#### [DOCUMENT PASSAGE]
####################


  2. Esther Edwards says:

    You mentioned “True wisdom requires much more than a series of ethical dilemmas where we determine the lesser of two evils, not to mention where the moral decision is determined by a majority vote! ” This book has made me so incredibly grateful as to how we were created. How can one really describe the soul? And the thought that you bring up of true wisdom is another whole deep thought concept. Wisdom comes from God himself, but also from lived experience and working through the hard places as well as the celebration of joy-filled places. I find it fun to consider the AI possiblities, but the incredible hand of God at work makes AI look like a toddler at play.
    Thank you for focusing back on the best way to navigate all the pros and cons of AI as it evolves.
    My question to you is, how has AI helped you, if at all, in the area of missions? I remember you saying that your husband had started experimenting with it way back in our South Africa Advance.

    • mm Kim Sanford says:

      You highlighted that wisdom comes from God and also from experiencing struggles as we journey through life. You are so right that wisdom is such a complex, ephemeral topic that I simply can’t imagine it ever being coded into a machine (but maybe I’ll be proved wrong someday).

####################

#### [RECORDED INFORMATION]

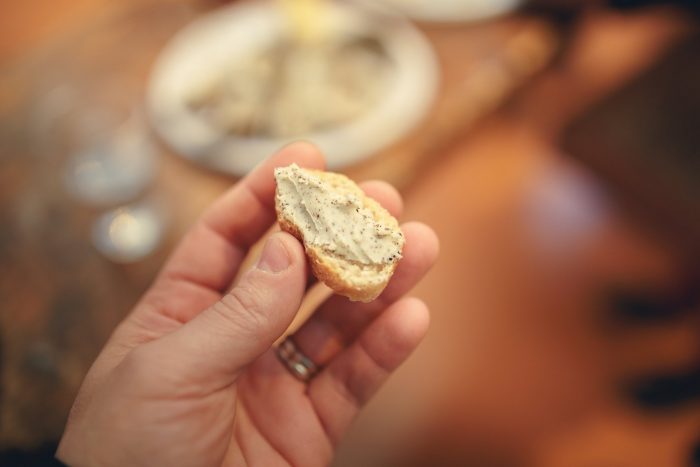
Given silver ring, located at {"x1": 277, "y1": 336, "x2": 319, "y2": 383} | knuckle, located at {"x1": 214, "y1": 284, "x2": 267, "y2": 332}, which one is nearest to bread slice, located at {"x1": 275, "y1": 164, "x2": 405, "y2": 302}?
knuckle, located at {"x1": 214, "y1": 284, "x2": 267, "y2": 332}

####################

#### [TASK INSTRUCTIONS]
A – Retype the comment thread on AI and wisdom between "Thank you for" and "proved wrong someday).", inclusive.
B – Extend the comment thread on AI and wisdom, beginning after its final sentence.

#### [SOLVED PROBLEMS]
A –
Thank you for focusing back on the best way to navigate all the pros and cons of AI as it evolves.
    My question to you is, how has AI helped you, if at all, in the area of missions? I remember you saying that your husband had started experimenting with it way back in our South Africa Advance.

    • mm Kim Sanford says:

      You highlighted that wisdom comes from God and also from experiencing struggles as we journey through life. You are so right that wisdom is such a complex, ephemeral topic that I simply can’t imagine it ever being coded into a machine (but maybe I’ll be proved wrong someday).

B –
      I have started to use ChatGPT a fair bit this year. I’ve actually discovered that it’s a pretty good translator. Twice now I’ve written an article in English, run it through Chat GPT and then had a French friend check for errors. In both cases, the friend made only a couple of changes. I’ve also used it quite a few times to write emails in French for things like connecting with someone I heard speak at a conference or some official government letters. It’s great for that kind of thing. I’m not sure I trust it for anything deeper or more important though.

  3. Jenny Dooley says:

    Hi Kim, I love your question, “In other words, how do our choices regarding the development and use of artificial intelligence affect our humanness?” I think that is at the heart of all my questions as well. What do you see as the positives and negatives of developing and interacting with AI and the potential impact on our human souls?
    We certainly need wisdom! I wonder how AI will impact future generations.

    • mm Kim Sanford says:

      I don’t know if this quite answers your question, but I keep thinking about how the Internet has changed the way we receive and process information. I wonder if AI will cause a similar seismic shift for future generations. As I’ve leaned into using AI to write emails and official communications more and more, I’ve started wondering which of those emails, etc. that I receive have been also written by AI. I suspect that our children and grandchildren will be faced with that question every day of their adult lives.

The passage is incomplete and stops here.